[JAZZ] If the kids pried jazz from the old institutions
that keep the music on life support and reinvented it for
themselves—could this music be cool again? And what would a generation
of new jazz fans look like? These are questions that keep me up at
night.
Portland’s
Trio Subtonic probably isn’t going to lead the jazz uprising—the music
isn’t radical, just rad; these aren’t exactly “kids,” unless you measure
in jazz years—but there is a refreshing wanderlust on the band’s new
disc, I’ll Meet You There Tomorrow. Because the trio can leap
from the down-and-dirty funk of “High Country” to a sprawling
ballad-turned-groove like “Garage & Grace” without throwing the
listener off its scent (thank Jesse Brooke’s playful and unconventional
drumming for that, in large part), this is a jazz trio for those of us
with a Saturday morning cartoon attention span.

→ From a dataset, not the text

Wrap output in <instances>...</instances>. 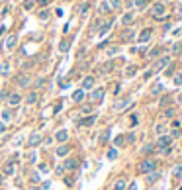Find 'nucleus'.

That’s not to say that I’ll Meet You There Tomorrow
doesn’t reward patience: The tidal changes of “Obsidian Blue” are
subtle, showcasing the interplay between versatile keyboardist Galen
Clark and bassist Bill Athens. But the compositions here stay intact
throughout five- and six-minute songs, so the novice jazz listeners can
follow most tunes all the way through while still enjoying solos and
funky breakdowns that pepper the disc. That seems to me a trick learned
from pop music far removed from jazz standards.
For example, when
Trio Subtonic gets to the now-customary Elliott Smith cover, Clark and
company avoid well-worn and standard-esque songs like “Between the Bars”
in favor of “Independence Day,” a tune that resists easy taming. Trio
Subtonic’s version adds groove but resists giving Smith a cocktail-hour
glow.
Not every decision on I’ll Be There Tomorrow
is a good one: It runs long by about one funk tune and Scott
Pemberton’s electric guitar flourishes on “String Theory” are too showy
to fit the album’s tone. But the disc is, on the whole, refreshingly
driven and complete-sounding as an album. Hell, the kids might even like
it.
SEE IT: Trio Subtonic plays the Art Bar, 1111 SW Broadway, on Friday, Feb. 24. 9:30 pm. Free. All ages.